Maka saudaraku, marilah kita melapangkan hati, membuka ruang dalam nurani. Kita turuti wasiat sang Nabi : Jadilah hamba-hamba Allah yang bersaudara. Bersaudara itu mengenal, memahami, menolong  juga mendahulukan. Ikhlas menyayangi, mendo’akan di sepertiga malam yang pekat sunyi. Lantunan rabithah juga tak kalah manis untuk dibisikkan di ujung sajadah. Bersaudara memang sungguh indah. Sekali lagi, mari kita melapangkan hati. Semoga kelak Allah ridhai kita untuk memantik cemburu di kalangan para Nabi juga para syuhada disana. Allah berikan kita naungan saat tak ada lagi naungan di hari itu kecuali naunganNya. Sebab kita memegang erat pertalian yang suci itu. Sebab kita berukhuwah islamiyah dan komitmen untuk menjaganya.

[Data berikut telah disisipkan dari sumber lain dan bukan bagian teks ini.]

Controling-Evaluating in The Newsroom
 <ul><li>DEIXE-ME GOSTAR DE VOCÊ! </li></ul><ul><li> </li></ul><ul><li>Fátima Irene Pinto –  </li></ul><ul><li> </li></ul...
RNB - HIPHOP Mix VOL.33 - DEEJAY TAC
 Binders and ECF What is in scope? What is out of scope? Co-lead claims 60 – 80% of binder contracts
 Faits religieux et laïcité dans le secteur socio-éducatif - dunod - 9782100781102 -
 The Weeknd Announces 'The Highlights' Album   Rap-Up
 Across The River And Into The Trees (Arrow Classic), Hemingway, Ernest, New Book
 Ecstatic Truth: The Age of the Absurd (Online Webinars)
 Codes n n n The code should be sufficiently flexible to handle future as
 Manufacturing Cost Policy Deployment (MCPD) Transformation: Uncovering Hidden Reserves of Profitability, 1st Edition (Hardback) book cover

Sesungguhnya orang-orang yang bertakwa itu berada dalam surga (taman-taman) dan (di dekat) mata air-mata air (yang mengalir).  (Dikatakan kepada mereka): “Masuklah ke dalamnya dengan sejahtera lagi aman ” . Dan Kami lenyapkan segala rasa dendam yang berada dalam hati mereka, sedang mereka merasa bersaudara duduk berhadap-hadapan di atas dipan-dipan.
(QS Al Hijr: 45-47)


Wallahu a`lam bisshawab.

Referensi : Sirah Nabawiyah, Syaikh Shafiyurrahman Al Mubarakhfurri.